**TEXT BLOCK**
On a day in September 1560 Sir William Cecil, Principal Secretary to the Queen, had a talk with Bishop de la Quadra, the Spanish ambassador. Cecil had recently returned from Scotland, where he had concluded the Treaty of Edinburgh, a triumph of diplomacy which guaranteed not only continued English influence in Scottish affairs, but also Elizabeth I’s right to her own throne. Cecil was frustrated. He felt that his achievement went underappreciated while the queen was preoccupied with Lord Robert. Back in Scotland rumours had come to his ears, detailing how Elizabeth spent whole days with the favourite, “without coming abroad”.1 Now, some six month later, de Quadra reported once again the same thing:

The queen’s Principal Secretary, Sir William Cecil, had an interesting conversation with the Spanish ambassador in September 1560: Did he believe his own words?

**JOB 1**
Answer these questions using the text about Sir William Cecil.
(a) What position did Cecil hold under the queen?
(b) What treaty had Cecil concluded in Scotland?
(c) Who was the queen preoccupied with while Cecil felt his achievement went underappreciated?
**JOB 2**
Echo the text about Sir William Cecil word for word, from "The queen’s Principal" to "his own words?".
**JOB 3**
Rewrite the paragraph of the text about Sir William Cecil that begins "On a day in September 1560" as a short list, keeping its main facts.

**AVAILABLE DATA**
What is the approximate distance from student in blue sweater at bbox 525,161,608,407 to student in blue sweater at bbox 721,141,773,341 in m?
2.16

**WORKED SOLUTION 1**
(a) Principal Secretary to the Queen
(b) The Treaty of Edinburgh
(c) Lord Robert

**WORKED SOLUTION 2**
The queen’s Principal Secretary, Sir William Cecil, had an interesting conversation with the Spanish ambassador in September 1560: Did he believe his own words?

**WORKED SOLUTION 3**
- In September 1560, Sir William Cecil, Principal Secretary to the Queen, talked with Bishop de la Quadra, the Spanish ambassador.
- Cecil had recently returned from Scotland, where he had concluded the Treaty of Edinburgh.
- The treaty guaranteed continued English influence in Scottish affairs and Elizabeth I's right to her own throne.
- Cecil was frustrated because he felt his achievement went underappreciated while the queen was preoccupied with Lord Robert.
- In Scotland, he had heard rumours that Elizabeth spent whole days with the favourite, "without coming abroad."
- Later, the ambassador reported the same thing again.